§ WHAT TO PRODUCE
Search the records that follow and extract every line containing the string "Vietnam".

-- Opening Marker --

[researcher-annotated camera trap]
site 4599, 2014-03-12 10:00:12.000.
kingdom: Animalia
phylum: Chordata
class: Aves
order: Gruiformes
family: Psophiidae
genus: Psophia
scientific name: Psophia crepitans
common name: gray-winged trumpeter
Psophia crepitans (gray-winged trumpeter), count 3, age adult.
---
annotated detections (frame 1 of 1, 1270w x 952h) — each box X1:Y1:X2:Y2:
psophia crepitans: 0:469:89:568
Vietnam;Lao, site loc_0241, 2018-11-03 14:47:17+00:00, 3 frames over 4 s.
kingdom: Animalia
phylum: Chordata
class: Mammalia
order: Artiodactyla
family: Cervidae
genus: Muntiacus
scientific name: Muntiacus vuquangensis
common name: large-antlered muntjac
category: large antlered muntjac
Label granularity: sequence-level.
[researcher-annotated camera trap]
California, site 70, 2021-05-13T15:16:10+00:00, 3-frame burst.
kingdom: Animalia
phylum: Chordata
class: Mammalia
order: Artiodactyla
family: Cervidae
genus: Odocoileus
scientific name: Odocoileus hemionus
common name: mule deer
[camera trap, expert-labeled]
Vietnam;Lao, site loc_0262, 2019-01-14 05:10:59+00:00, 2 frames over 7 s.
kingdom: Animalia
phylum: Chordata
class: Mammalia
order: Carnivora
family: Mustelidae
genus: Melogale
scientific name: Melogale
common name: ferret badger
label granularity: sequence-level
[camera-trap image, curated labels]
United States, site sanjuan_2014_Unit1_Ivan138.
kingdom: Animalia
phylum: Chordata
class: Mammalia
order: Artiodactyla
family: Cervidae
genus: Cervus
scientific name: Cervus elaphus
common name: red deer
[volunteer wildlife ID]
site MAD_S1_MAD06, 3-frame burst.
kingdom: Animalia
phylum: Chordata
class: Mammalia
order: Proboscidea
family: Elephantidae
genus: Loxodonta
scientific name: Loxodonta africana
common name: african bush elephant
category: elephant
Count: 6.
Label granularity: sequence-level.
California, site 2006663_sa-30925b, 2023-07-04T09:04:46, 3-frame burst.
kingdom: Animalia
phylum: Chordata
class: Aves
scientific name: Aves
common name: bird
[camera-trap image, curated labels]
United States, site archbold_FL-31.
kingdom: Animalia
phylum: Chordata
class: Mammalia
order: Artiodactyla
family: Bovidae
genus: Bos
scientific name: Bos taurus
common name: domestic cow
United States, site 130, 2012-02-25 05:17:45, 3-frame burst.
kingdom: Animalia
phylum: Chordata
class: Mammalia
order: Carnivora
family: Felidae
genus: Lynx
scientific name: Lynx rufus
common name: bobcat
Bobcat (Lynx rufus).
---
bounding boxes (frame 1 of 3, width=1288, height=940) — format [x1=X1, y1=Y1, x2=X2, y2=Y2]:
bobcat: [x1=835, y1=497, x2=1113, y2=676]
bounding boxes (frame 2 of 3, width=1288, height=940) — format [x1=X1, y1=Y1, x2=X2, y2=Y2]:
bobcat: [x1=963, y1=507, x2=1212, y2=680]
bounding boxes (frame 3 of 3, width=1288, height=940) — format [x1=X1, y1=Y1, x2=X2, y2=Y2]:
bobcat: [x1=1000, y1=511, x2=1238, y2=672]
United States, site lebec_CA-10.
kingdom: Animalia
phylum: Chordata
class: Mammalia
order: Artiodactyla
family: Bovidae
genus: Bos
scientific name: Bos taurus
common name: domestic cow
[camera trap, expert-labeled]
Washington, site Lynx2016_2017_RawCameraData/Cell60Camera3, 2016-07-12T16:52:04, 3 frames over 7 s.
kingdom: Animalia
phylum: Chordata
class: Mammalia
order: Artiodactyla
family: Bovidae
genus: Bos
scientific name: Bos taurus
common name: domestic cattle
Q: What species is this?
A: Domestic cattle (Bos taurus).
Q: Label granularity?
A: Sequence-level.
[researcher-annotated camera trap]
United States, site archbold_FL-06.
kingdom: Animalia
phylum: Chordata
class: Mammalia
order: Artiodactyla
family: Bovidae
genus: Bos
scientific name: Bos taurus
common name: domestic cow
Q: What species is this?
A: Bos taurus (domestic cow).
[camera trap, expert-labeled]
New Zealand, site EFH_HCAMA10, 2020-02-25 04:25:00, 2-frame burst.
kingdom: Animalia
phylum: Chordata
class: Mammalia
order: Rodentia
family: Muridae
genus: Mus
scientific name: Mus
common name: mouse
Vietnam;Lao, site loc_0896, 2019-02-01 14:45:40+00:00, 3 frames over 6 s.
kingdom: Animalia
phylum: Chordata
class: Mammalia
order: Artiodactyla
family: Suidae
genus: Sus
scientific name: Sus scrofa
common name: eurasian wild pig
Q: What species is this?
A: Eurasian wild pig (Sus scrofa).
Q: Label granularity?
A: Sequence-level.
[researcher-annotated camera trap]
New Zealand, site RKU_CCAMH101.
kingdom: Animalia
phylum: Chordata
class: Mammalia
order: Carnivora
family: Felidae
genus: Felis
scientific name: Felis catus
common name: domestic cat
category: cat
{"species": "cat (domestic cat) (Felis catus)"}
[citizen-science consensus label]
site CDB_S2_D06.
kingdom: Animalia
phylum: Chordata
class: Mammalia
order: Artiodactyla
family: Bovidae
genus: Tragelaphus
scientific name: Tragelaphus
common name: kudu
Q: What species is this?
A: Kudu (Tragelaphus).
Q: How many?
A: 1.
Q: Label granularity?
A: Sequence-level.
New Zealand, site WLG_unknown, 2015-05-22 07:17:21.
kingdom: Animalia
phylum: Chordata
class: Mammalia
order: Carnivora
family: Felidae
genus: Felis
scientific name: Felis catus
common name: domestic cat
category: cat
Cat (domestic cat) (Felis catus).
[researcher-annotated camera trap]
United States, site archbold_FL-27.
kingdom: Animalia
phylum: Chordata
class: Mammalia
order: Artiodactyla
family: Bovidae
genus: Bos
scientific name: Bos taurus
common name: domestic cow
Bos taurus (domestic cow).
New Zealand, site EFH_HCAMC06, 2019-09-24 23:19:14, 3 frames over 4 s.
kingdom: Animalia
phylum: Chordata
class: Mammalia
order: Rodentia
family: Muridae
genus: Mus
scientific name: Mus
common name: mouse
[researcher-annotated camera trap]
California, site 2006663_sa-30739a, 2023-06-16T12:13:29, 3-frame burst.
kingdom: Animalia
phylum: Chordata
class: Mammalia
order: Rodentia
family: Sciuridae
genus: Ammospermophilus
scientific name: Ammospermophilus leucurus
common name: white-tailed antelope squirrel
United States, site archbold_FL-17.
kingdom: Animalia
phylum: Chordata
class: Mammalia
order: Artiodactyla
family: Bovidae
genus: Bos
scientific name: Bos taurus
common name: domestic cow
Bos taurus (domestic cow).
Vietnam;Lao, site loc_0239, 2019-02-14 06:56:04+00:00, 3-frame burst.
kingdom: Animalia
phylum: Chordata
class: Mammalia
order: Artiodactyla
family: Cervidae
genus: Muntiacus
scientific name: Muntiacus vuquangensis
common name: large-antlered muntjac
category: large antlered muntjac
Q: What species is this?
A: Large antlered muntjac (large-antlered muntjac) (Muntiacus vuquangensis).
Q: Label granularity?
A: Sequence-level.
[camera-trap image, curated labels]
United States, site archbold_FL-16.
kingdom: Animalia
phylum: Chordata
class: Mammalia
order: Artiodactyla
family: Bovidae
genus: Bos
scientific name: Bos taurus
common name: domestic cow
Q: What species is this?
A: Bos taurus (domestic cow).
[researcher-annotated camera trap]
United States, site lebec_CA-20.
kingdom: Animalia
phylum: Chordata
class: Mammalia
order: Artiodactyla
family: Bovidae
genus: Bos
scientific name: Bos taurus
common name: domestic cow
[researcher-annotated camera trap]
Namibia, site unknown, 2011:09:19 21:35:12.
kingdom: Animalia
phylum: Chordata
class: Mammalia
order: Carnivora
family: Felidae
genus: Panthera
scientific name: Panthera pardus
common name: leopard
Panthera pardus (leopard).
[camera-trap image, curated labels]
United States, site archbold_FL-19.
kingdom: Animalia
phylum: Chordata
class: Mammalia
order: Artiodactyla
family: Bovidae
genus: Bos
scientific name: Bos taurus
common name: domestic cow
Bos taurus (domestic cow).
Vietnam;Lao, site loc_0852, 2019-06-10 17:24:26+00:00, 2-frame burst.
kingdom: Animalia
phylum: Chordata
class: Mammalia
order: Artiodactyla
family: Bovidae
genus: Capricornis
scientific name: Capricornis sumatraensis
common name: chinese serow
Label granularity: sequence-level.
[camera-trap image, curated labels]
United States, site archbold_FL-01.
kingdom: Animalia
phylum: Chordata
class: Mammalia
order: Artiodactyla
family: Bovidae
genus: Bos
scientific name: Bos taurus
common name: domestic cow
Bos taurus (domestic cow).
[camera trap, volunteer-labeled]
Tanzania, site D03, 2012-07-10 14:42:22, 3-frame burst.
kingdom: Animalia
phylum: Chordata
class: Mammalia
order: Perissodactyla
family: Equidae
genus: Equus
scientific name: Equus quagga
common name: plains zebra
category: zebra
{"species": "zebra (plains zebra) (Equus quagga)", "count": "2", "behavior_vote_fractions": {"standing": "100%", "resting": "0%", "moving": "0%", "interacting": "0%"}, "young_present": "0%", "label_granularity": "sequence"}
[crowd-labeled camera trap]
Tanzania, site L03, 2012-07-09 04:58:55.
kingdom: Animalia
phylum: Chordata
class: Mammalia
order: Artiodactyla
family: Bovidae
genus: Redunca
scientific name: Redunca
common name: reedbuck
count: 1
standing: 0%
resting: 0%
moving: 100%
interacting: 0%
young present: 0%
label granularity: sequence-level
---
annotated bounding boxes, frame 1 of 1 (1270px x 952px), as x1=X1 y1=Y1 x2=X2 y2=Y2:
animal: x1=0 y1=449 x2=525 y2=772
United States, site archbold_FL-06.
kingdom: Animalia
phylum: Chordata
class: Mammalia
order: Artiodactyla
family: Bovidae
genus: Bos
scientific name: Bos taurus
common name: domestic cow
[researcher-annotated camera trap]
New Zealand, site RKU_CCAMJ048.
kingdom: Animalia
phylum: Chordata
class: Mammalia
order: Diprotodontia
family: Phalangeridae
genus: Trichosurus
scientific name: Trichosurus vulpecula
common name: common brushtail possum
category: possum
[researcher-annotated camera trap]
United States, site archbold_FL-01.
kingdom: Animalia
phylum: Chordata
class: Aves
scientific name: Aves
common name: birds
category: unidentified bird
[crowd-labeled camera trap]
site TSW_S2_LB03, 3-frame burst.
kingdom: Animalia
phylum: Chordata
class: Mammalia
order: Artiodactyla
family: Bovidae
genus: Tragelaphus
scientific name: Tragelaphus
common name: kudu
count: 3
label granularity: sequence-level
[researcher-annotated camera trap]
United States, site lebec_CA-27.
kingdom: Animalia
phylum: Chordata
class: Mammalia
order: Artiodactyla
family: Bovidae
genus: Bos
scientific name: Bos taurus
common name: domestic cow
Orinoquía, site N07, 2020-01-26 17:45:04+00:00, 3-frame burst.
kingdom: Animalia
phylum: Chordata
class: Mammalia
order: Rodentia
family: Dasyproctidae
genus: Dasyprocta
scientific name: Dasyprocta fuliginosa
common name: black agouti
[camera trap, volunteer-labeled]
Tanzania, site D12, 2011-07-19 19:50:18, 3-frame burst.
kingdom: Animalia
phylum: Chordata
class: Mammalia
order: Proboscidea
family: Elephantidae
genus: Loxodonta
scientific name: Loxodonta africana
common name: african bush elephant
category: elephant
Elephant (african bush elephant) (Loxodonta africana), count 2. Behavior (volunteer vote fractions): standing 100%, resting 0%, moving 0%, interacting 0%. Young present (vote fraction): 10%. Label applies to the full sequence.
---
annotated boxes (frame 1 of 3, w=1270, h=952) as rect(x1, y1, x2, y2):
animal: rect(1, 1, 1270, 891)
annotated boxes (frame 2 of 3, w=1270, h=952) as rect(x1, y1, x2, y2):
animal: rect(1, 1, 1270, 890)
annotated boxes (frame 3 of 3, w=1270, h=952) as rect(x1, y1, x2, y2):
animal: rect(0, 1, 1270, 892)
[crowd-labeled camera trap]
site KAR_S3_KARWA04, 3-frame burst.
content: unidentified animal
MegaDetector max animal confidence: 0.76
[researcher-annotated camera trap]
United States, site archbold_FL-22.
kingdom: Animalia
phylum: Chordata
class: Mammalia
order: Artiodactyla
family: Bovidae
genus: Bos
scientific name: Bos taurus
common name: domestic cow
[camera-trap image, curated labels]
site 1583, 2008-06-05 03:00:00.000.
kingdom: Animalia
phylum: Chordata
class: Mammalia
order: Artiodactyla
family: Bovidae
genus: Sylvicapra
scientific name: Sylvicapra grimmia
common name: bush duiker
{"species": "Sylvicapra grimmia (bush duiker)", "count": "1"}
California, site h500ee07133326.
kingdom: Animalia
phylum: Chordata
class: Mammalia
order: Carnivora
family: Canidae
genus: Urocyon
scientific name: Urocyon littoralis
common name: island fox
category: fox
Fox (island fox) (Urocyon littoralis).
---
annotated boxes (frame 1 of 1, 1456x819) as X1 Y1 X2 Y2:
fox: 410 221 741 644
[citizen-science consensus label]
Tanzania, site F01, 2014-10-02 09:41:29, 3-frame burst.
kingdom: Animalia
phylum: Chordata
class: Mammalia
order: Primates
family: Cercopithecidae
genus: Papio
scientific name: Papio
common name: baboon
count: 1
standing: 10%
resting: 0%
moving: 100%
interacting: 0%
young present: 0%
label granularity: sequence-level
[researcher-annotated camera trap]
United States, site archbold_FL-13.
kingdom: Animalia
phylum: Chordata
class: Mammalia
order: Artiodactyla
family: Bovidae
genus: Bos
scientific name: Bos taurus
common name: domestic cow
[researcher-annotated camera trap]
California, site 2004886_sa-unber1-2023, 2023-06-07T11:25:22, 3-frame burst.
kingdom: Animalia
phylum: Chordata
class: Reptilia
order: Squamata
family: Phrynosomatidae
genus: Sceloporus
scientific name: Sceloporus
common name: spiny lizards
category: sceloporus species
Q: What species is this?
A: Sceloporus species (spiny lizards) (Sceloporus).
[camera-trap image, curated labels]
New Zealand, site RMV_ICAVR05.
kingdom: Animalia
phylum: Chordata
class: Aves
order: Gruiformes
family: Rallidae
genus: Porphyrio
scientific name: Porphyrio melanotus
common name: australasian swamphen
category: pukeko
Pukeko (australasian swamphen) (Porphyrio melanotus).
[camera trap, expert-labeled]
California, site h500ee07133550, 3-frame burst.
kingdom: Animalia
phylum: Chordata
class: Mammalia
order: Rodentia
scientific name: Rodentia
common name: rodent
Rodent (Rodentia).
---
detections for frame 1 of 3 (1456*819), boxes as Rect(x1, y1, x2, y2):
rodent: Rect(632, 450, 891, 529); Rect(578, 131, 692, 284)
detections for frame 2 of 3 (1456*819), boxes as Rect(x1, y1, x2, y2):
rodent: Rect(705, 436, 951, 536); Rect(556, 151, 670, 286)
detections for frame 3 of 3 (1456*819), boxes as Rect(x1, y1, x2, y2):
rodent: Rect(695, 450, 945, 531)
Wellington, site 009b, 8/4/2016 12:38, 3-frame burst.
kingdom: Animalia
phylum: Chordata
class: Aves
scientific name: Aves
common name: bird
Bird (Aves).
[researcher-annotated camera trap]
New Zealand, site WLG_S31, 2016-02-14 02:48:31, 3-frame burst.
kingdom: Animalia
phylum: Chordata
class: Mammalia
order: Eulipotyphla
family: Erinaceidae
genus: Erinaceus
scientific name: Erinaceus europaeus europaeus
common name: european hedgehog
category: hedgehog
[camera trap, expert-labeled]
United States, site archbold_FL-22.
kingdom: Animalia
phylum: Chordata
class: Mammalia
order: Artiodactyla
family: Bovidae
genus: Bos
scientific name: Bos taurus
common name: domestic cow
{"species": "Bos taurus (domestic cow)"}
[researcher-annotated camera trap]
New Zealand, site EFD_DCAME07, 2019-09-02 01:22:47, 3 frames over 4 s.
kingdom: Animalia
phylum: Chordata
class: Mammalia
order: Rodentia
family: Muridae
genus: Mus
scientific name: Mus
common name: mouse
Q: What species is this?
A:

-- Closing Marker --

§ ANSWER FOR THIS EXERCISE
Vietnam;Lao, site loc_0241, 2018-11-03 14:47:17+00:00, 3 frames over 4 s.
Vietnam;Lao, site loc_0262, 2019-01-14 05:10:59+00:00, 2 frames over 7 s.
Vietnam;Lao, site loc_0896, 2019-02-01 14:45:40+00:00, 3 frames over 6 s.
Vietnam;Lao, site loc_0239, 2019-02-14 06:56:04+00:00, 3-frame burst.
Vietnam;Lao, site loc_0852, 2019-06-10 17:24:26+00:00, 2-frame burst.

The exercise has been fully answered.